• Stored data
______________________________

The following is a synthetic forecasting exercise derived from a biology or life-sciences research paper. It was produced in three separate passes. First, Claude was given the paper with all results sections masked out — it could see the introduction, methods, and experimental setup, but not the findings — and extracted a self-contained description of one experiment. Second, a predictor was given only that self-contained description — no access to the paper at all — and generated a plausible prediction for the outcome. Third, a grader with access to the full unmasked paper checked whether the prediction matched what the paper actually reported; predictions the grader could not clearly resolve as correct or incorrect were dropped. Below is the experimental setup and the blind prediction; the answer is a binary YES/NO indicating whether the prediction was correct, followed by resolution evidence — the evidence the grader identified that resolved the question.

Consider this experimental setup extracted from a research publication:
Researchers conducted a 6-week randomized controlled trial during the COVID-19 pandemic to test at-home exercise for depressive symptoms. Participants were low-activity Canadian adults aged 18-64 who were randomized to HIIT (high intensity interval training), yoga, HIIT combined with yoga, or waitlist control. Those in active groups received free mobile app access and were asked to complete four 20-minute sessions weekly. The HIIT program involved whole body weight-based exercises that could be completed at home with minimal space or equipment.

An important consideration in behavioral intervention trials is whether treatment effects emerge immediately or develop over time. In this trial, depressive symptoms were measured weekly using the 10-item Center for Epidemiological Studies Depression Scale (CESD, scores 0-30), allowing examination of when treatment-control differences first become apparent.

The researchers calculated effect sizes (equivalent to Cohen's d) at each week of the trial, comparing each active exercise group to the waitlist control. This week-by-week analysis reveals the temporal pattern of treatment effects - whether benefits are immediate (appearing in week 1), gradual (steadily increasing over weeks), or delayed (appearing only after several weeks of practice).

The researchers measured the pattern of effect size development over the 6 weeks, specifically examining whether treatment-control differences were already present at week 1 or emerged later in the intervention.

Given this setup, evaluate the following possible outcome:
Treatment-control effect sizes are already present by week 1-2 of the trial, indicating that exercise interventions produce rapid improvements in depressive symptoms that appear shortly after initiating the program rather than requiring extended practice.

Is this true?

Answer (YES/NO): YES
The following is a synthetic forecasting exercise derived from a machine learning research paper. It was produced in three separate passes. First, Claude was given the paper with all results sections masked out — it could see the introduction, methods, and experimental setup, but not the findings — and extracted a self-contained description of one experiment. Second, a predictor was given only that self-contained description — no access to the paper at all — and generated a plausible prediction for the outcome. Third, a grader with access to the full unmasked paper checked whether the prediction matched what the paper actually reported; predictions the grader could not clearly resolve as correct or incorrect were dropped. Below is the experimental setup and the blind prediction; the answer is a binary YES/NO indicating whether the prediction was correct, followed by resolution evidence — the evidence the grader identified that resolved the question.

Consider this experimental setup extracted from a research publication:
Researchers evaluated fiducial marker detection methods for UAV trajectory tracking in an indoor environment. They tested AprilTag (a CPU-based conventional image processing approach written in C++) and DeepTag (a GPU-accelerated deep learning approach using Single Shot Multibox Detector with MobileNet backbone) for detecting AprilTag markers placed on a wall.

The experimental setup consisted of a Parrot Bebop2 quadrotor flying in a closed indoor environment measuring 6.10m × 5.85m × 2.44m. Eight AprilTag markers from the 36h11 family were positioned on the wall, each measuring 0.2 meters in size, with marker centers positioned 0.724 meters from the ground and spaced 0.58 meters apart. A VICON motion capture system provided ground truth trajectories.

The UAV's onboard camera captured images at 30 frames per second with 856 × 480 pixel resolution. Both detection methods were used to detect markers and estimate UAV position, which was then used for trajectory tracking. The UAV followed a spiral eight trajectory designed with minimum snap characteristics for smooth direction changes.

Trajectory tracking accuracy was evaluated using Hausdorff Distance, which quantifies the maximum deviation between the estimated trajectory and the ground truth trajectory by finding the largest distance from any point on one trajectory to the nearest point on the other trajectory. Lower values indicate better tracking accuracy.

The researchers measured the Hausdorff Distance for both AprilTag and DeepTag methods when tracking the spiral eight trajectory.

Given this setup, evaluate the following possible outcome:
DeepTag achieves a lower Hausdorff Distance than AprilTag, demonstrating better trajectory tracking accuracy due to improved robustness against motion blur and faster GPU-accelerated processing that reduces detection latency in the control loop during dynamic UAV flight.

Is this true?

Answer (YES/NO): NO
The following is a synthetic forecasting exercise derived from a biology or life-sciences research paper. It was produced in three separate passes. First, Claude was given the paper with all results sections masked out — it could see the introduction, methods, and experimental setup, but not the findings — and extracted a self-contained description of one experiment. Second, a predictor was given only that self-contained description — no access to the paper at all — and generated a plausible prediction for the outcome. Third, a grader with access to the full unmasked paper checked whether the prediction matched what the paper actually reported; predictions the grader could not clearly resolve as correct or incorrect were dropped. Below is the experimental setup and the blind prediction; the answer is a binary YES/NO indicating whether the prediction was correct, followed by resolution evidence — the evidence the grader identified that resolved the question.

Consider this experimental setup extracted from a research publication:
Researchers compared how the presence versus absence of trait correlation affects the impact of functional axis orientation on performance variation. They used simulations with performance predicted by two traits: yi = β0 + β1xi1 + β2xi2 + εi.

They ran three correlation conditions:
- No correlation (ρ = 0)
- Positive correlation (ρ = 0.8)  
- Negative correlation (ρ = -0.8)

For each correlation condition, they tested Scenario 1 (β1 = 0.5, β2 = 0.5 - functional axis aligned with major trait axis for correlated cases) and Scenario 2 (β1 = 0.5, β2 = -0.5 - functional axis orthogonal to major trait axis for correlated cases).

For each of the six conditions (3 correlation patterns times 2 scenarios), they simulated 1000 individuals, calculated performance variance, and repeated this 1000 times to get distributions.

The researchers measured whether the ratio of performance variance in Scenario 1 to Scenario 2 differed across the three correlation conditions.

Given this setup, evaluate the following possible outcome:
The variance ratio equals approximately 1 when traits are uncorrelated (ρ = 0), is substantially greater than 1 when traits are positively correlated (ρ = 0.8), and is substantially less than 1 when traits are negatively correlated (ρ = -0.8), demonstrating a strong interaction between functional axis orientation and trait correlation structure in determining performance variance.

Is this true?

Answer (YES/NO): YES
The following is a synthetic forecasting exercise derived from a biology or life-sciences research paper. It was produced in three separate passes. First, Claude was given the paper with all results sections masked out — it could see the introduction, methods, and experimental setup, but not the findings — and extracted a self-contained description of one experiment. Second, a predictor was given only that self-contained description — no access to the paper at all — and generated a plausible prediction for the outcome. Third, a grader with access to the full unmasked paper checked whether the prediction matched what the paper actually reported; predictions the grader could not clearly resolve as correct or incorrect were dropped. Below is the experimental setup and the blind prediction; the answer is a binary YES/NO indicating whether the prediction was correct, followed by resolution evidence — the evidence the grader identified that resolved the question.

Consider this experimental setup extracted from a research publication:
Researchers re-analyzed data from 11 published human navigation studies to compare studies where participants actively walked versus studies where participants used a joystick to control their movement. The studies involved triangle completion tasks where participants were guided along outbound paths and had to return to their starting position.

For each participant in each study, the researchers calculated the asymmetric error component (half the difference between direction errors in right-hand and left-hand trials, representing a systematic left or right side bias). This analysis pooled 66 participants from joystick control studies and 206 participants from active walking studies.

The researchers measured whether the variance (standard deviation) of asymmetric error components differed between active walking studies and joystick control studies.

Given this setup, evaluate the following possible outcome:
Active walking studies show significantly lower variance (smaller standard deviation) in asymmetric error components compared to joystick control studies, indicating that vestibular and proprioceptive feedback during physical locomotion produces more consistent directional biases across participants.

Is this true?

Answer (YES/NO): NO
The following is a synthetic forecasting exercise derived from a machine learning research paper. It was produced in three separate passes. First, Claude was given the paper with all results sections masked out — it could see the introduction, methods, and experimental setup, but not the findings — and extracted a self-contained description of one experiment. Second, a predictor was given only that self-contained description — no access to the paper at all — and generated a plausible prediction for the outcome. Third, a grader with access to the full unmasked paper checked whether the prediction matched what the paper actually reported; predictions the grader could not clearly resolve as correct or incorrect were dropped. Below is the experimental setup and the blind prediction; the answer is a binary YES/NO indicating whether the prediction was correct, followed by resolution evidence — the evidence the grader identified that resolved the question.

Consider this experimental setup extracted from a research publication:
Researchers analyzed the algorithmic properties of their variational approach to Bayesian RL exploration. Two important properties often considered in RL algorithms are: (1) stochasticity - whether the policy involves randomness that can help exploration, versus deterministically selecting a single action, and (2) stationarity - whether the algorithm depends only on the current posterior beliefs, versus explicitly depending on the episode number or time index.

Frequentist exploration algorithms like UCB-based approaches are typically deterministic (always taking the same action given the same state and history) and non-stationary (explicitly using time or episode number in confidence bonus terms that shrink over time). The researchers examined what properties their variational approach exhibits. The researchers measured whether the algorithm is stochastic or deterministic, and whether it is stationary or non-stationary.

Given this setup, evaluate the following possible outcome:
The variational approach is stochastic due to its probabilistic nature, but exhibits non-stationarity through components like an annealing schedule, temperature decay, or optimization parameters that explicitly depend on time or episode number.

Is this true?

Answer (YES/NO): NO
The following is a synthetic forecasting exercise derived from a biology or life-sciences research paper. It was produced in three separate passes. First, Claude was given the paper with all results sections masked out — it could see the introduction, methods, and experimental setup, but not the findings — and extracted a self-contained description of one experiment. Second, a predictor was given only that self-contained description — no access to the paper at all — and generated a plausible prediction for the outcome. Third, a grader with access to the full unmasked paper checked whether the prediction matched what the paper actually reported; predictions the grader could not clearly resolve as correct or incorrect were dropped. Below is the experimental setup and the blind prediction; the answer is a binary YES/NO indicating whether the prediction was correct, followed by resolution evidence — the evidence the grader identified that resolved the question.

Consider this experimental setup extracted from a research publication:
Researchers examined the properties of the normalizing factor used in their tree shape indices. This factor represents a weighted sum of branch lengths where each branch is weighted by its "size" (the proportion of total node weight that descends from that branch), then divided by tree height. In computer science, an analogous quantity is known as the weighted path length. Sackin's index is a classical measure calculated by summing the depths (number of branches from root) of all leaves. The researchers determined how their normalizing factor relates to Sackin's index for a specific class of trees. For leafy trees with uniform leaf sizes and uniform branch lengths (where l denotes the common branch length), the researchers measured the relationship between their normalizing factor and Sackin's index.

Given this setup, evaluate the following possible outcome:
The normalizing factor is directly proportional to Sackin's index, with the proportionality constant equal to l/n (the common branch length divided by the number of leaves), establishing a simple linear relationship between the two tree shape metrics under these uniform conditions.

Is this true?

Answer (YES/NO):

______________________________

• Activity
Which lines run from the one containing "The normalizing factor is" to the final line of the entries? Return those lines exactly, and only those.

• Solution to the problem
The normalizing factor is directly proportional to Sackin's index, with the proportionality constant equal to l/n (the common branch length divided by the number of leaves), establishing a simple linear relationship between the two tree shape metrics under these uniform conditions.

Is this true?

Answer (YES/NO):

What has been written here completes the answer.